Sunday, June 21, 2009

In which the Hammer Strikes

I may, and probly am, compressing time a little here. Just to set the history straight.

February was sweeps month, and we had big plans for building on the momentum of the Carpet Monster show. Although we didn't have a say in the selection of the first run of movies, we did have a say in assigning the air dates; so we had selected what we thought was a strong selection of the available cheese, building up to Plan 9 from Outer Space at the end of the month. We knew that we could pull off the kind of show that we wanted to do; the production fixes were relatively minor, and would be nailed if we could move to live-to-tape. And we were convinced that the Carpet Monster show would yield a shower of praise from the teeming masses, covering us in glory and convincing Bill to approve the minor production shift.

Well, wrong on one count and right on the other, but not the way we expected. Nary a peep from the Teeming Masses on the Carpet Monster show. A quite large peep from Bill on Monday, instructing Barb and me to come over to the station tout de suite about last weekend's show. We came in on Tuesday, to learn that Bill was Not Amused by the show.

Not Amused At All.

Appalled, outraged, dismayed, consternated, dumbfounded, aghast, stupefied, and enraged would be closer to the mark.

For him, the Carpet Monster show displayed everything that was wrong about our concept of the show. It moved too fast, it was too in-jokey, the characters were unappealing, it was impossible to follow, the production values were so sub-par as to be unacceptable for student work let alone the output of a professional major market teevee station. In case we hadn't noticed, this was a business and not a playground; and WLEX had made a sizable investment that he was not going to jeopardize during the all-important ratings sweeps month.

And while he was at it, where did we get off making public fun of station management? Didn't we realize that this undercut their position in the marketplace? It was embarassing for him and the rest of the senior management to constantly have to defend a foolish little show every time they showed their faces publicly. One thing was certain: nobody in the higher echelons of Lexington media had any clue what MT was about, and that reflected badly on WLEX management, of which he was one.
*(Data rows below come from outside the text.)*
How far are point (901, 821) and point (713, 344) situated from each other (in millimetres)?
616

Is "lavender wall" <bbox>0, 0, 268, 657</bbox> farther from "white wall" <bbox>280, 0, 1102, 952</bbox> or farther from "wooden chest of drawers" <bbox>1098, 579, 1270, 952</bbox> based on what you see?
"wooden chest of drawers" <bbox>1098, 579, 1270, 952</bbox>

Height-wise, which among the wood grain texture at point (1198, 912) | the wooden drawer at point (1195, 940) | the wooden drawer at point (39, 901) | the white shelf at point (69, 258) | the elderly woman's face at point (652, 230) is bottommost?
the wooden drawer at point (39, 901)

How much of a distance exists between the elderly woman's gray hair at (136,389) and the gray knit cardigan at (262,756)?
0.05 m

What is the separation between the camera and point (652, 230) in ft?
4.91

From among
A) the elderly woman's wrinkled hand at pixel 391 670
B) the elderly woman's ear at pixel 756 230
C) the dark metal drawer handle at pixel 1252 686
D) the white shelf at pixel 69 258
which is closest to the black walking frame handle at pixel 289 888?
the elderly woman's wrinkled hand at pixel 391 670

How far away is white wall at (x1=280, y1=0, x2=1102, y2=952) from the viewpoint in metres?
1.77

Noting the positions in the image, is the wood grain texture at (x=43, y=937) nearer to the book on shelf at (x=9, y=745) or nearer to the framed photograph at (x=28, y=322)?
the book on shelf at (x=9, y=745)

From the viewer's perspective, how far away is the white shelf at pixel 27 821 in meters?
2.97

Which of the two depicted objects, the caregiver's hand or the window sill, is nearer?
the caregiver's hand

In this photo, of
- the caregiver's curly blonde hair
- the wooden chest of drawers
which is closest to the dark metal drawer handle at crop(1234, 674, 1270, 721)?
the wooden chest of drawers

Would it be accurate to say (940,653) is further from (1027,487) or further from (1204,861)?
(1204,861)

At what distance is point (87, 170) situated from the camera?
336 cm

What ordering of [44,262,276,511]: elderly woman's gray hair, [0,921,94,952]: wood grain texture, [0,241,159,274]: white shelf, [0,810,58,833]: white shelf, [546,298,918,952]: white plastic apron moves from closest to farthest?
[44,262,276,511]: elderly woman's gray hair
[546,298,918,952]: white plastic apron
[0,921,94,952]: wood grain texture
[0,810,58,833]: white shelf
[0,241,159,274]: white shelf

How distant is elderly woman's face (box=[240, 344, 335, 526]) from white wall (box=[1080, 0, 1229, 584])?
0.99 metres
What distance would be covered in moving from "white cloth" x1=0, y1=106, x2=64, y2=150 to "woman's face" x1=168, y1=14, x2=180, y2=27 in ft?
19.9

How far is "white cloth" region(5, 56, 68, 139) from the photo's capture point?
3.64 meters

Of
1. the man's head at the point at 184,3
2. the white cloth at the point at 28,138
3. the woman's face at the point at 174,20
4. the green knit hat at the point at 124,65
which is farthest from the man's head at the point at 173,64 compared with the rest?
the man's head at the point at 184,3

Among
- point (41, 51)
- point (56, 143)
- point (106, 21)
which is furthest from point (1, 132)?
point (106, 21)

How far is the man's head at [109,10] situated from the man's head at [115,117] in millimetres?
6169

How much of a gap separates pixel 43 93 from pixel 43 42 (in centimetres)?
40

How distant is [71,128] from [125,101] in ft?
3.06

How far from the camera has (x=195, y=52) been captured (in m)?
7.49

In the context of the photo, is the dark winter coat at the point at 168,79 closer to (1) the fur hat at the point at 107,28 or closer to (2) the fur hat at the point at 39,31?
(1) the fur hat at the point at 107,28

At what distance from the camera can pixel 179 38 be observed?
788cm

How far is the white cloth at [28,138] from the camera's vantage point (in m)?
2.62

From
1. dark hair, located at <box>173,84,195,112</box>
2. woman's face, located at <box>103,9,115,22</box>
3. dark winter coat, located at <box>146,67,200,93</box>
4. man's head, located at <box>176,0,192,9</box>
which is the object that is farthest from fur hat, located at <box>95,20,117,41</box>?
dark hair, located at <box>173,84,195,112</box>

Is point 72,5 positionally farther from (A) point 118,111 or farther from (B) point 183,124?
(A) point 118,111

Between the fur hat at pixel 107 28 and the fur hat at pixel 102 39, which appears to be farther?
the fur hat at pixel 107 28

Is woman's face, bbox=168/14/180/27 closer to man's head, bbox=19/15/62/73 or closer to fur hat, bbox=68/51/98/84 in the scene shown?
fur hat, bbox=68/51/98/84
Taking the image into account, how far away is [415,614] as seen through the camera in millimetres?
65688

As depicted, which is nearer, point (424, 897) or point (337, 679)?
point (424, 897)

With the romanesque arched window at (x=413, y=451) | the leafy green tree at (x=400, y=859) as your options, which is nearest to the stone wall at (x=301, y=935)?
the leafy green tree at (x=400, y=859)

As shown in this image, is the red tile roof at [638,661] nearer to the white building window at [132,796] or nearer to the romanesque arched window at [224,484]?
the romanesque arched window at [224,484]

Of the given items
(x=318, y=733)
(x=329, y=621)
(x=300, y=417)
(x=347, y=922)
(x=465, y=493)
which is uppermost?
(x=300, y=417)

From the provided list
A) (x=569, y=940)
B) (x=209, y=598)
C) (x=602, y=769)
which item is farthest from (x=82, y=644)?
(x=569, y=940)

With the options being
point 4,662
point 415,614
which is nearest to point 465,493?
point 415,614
And so henceforth, not to be deviated from one jot or tittle, by order of the Supreme High Command of WLEX, and without mercy or hope of appeal:
  • No more crew interaction
  • No more snarky dialogue
  • No more Bobs, Nathans, studio visitors, pizza deliveries, phone calls fake or otherwise
  • No more puppets
  • No more references to anything outside of the movie
  • No more reading viewer letters on the air
  • No more run on graphics, crawls, or animation
  • No more roaming around the studio on air
  • No more sound FX, visual FX, or any other FX
  • No more nothing that wasn't funny jokes and puns about the actual movie
  • The show will be Millie in a chair talking about the movie. Period. And if we didn't care to offer that, somebody else was available and waiting for the opportunity.
Well, that was plain enough.

Out in the parking lot we noted that this was Tuesday, which was our crew's day off; so we figured they didn't know that the hammer was coming down. We talked about what we wanted to do about this; neither of us wanted to put any time into anything that wasn't fun, and staying up to 3AM Sunday to recite bad puns was not high on our list of fun things to do. Besides, Barb had out-of-town auditions coming up for grad schools; that would be our future life, far far away from Lexington. This foolishness was now a distraction that was jeopardizing our plans for our particular and immediate future.

OTOH, we did have a loyal audience of some unknown size; and we did have a studio crew that we had convinced to become part of what now appeared to be a fiasco of epic proportions, which would surely make their particular short-term careers hell. We would be gone anyway in a few months, we were going to write off our Lexington reputations as dust in the wind anyway. But we had some responsibility to them, to try to ensure that there was no lasting professional fallout poisoning their livelihoods.

So we decided: we'd give Bill the show he wanted. For two weeks. And then we'd leave. Obviously it was time to go. The Future Beckoned!

1 comment:

  1. I can just hear Graham Chapman's Army Guy now: "You there! Stop being entertaining! Stop it! Right!"

    I know you're compressing the time here, but it does sound a little bit like higher-ups not completely communicating with less-higher ups about what to tell the lower-downs. At least, when things like this have popped up in my career, that's usually what it turned out to be. Then at the Christmas party we all had a good laugh. Well, not ALL.